Serviço público de ´calidade

Imbicto leitor,

Há minutos, lá fui eu fazer a ronda diária pela comunicação social confiável. Por uma questão de princípios e por, honestamente, não estar para me chatear muito com alguma verborreia pouco escorreita que se apressa em empolar episódios, ou actos menores aos mais fáceis de agradar, simplesmente vou a um ou dois desportivos e a um ou dois generalistas.
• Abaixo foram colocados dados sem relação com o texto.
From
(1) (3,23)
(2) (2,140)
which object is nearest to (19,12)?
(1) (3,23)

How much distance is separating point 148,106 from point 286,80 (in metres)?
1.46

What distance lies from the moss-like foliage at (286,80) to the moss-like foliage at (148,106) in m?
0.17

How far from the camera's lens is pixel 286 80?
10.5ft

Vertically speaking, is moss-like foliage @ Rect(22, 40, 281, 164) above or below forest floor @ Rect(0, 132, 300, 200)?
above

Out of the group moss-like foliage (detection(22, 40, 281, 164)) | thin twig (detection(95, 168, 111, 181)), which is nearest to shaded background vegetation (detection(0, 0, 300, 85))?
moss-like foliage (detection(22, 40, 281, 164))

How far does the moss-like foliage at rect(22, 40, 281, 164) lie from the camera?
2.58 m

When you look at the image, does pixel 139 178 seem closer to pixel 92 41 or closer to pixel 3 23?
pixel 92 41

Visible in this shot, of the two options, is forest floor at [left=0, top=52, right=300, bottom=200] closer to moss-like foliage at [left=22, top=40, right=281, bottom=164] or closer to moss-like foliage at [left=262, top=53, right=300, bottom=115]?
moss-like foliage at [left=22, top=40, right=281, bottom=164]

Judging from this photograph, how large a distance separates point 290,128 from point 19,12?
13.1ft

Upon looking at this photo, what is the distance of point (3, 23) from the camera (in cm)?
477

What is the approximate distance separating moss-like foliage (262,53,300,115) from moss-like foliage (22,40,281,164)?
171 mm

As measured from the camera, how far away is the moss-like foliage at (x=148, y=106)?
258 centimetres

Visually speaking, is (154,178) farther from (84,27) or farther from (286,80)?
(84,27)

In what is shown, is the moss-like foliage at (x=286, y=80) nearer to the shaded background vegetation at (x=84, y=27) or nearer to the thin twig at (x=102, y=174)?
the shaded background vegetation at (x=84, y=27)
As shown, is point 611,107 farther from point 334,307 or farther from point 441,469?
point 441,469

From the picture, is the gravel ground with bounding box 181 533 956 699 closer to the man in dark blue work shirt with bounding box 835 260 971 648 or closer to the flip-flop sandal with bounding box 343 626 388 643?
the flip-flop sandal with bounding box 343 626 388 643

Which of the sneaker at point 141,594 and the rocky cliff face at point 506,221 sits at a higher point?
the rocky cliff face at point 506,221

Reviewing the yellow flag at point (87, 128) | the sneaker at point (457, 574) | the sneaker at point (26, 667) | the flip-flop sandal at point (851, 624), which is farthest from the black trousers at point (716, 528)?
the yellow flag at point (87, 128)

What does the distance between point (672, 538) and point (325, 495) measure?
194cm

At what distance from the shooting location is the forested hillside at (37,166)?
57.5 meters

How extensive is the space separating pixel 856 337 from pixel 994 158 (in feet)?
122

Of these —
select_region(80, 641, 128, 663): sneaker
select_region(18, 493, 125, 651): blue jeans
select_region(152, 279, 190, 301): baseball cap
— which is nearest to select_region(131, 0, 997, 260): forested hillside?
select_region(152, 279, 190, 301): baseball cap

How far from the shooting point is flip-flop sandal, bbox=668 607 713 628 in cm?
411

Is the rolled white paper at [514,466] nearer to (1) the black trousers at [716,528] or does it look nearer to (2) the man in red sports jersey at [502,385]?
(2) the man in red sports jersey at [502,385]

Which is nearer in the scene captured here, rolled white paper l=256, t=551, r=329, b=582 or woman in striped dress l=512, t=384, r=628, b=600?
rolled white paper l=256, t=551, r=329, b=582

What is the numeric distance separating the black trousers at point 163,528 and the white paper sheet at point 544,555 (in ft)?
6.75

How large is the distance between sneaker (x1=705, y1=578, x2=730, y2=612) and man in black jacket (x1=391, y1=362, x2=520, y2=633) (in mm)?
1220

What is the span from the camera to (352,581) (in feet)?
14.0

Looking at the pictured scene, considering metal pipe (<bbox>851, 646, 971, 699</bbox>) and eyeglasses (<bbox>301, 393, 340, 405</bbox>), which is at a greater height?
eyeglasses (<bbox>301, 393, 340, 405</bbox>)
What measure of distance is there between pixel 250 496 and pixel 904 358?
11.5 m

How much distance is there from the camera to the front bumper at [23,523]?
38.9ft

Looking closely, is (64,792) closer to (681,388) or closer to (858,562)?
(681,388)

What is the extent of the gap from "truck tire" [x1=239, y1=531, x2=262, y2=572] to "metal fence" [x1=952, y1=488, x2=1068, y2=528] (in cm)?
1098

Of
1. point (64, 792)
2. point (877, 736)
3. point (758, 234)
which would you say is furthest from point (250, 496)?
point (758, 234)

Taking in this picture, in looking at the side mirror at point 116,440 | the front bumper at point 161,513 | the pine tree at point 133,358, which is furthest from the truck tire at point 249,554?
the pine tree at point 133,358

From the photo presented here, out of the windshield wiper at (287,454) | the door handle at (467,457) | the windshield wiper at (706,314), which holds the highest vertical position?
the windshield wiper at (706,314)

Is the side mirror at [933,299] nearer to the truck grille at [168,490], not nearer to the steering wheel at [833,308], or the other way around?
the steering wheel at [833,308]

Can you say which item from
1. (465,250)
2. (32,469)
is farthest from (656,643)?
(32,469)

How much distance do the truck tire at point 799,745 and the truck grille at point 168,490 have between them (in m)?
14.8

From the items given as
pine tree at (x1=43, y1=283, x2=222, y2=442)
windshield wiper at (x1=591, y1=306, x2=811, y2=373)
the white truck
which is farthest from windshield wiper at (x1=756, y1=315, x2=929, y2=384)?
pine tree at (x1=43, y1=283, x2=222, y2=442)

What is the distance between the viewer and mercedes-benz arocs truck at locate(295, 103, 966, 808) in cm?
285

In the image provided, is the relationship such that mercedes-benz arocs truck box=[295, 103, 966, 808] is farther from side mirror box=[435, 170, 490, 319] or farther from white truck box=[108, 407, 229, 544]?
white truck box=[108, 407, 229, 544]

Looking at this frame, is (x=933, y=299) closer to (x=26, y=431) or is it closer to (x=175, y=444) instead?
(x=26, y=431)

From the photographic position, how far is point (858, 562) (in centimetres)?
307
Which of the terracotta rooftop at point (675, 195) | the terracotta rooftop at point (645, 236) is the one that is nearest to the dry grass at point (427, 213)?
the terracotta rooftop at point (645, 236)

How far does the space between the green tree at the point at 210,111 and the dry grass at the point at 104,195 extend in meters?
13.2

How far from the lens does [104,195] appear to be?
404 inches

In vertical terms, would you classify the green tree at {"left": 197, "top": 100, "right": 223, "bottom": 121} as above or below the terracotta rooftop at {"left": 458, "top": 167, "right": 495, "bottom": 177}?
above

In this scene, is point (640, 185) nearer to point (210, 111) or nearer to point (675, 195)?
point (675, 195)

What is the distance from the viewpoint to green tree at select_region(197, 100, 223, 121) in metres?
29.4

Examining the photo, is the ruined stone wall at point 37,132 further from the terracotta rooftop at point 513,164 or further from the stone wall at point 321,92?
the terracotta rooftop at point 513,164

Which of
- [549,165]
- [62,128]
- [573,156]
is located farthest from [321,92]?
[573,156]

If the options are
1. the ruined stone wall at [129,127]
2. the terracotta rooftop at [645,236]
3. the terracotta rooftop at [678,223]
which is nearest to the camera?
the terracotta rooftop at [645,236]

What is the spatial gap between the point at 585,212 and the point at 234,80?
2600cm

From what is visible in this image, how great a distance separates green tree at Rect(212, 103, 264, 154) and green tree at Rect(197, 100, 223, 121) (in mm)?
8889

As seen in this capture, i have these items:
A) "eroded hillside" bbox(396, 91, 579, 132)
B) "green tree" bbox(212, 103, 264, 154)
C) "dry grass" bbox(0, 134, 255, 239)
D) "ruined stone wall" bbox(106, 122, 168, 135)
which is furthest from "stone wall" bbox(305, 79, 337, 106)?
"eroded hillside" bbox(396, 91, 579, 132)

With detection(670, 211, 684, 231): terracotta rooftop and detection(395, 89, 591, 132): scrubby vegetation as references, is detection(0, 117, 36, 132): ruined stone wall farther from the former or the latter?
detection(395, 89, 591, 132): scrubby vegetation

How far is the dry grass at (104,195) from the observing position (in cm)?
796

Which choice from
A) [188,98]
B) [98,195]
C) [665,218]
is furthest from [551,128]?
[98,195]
Começa, por isso mesmo, a ser habitual fazer dos órgãos de comunicação externos a minha referência e da Euronews, o interno (sim, pode dizer-se isso, basta perceber o modelo estratégico do canal).

E tudo isto porque ontem, uma vez mais, levei com uma facadola – em vez de um olho pisco – de um pivô do canal público, que lançou as videotapes com estas duas introduções das quais vou destacar o que interessa – já que aquela gente faz o mesmo – numa espécie de síndrome “Whiskas saquetas“:

FC Porto: blá blá blá (o treinador do FC Porto tem lançado insinuações sobre a arbitragem) blá blá blá“.

Benfica:blá blá blá (Jorge Jesus está a dois dias de se sagrar bi-campeão nacional) blá blá (conhecer as origens do treinador)

Ora… eu que até gostava de ti, Zé, e dessa forma sedenta de justiça ostensivamente inquisitiva, fiquei como o Jim Carrey com cara de Cavaco depois de lhe cair mal o bolo-rei, da primeira vez que viu a Cameron Diaz. Pá, é que nem te dignaste a alterar o ´ponto´ de maneira a não ferir susceptibilidades como a minha (ou a agradar outras). Nem te dignaste a dar a voltinha astuta e com toque pessoal mais justo que te é apanágio…

E eu que até sou daqueles que não se escandaliza com justiceiros em vez de pseudo-imparciais refugiados no estatuto da imprensa nacional, que bem podia perder a vergonha para se assumir, nos privados, tal como deve fazê-lo, a exemplo do que se passa lá fora, para, pelo menos, já saber o que dali vai sair… Mas tu estás num canal público, Zé! É a malta que paga essa merda, pá! É a malta que procura serviço público de qualidade, seja lá o que isso for, mas que não será, certamente, a arte de ser tendencioso, ou de dar dez minutinhos ao FC Porto, num  qualquer programa desportivo dos vossos multiplicáveis e inócuos espaços e canais – número este que faria corar outros canais não públicos…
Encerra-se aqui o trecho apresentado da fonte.